TEXT TO READ.

START

Can you please give an example of how negative interest rates happen? How they manifest themselves in a non-rigid economy?

sure. lets assume the rigidity of paper cash, a 0% risk free asset is not available.

Now, all money is bank deposits. banks will clear inter bank liabilities between themselves by exchanging their own collateral (e.g. mortgage loans) with the government in exchange for government debt securities of various maturity. The government will charge banks interest according to the demand for such borrowing and the competing uses the government has for its own funds.

bank deposits can't leave the system. say you buy gold. whoever sells you the gold deposits your payment back in the banking system.

now lets say an economic shock comes along and people don't want to invest. banks don't want to lend. they stop lending that which has been deposited with them. except, where can they deposit it? all deposits at a bank, the bank must put them somewhere. Other bansk don't want to borrow their deposits. so they go to the government - hey mr president, borrow my deposits - no interest!

END

GOALS.
A – Decide whether each statement below agrees with the passage on negative interest rates, answering yes or no and quoting the words from the passage that settle it: (i) In the scenario, paper cash is available as a 0% risk-free asset. (ii) Whoever sells gold puts the payment back into the banking system. (iii) After the economic shock, banks want to lend.
B – Continue the passage on negative interest rates from the point where it stops.
The rows that come next are separate material and have no connection to the passage on negative interest rates.

EXTRACTED DATA.
START

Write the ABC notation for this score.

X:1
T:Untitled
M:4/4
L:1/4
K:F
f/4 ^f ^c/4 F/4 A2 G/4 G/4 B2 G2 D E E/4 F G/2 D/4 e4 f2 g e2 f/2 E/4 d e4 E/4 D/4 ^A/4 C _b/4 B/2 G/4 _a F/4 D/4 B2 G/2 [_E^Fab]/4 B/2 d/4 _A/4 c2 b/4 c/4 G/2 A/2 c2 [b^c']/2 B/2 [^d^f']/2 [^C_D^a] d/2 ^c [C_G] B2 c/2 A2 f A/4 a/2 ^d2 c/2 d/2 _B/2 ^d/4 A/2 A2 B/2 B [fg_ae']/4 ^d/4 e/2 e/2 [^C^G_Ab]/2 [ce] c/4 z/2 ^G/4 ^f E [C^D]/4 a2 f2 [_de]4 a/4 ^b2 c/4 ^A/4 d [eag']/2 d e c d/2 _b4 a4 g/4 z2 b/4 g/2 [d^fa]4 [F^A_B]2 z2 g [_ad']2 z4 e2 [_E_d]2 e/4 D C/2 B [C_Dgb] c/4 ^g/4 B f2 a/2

END

TASK RESULTS.
A –
(i) No: "lets assume the rigidity of paper cash, a 0% risk free asset is not available."
(ii) Yes: "whoever sells you the gold deposits your payment back in the banking system."
(iii) No: "banks don't want to lend."

B –
by the government says, all the other banks are offering me funds at 0%. we don't need all that cash. give me your best offer. The banks compete to deposit funds with the government which leads to negative deposit rates at the central bank. the negative rates offered by trhe government are passed on to savers so banks can make money on the spread. say governemnt offers -1.5%. The banks offer savers -3%.

Now, when these rates get sufficiently negative it makes sense to offer the funds to other borrowers in the real economy. even if many default, the return will be better than what the government is offering. So this results in a transfer of wealth from savers to borrowers but borrowers use the transfer to pay down debt which results in deflation. so although negative rates cause people not to want to hold money, because the money supply is shrinking it is not as bad for savers as it seems. In fact real rates could even be positive.

eventually via this transfer debt is destroyed, and asset prices decline. in this case asset price declines are OK because teh debt owing on them has declined too. This is the way to safely de-leverage an economy.

removing the 0% bound on interest lets the price of debt adjust to asset prices. ultimately no-one is particularly better or worse off after a period of negative nominal rates, unlike in deflation or hyperinflation.

the dis-incentive to save makes up for a lack of investment by boosting consumption, because remember it is investment which increases debt, not consumption, as long as the consumption is not based on consumer credit.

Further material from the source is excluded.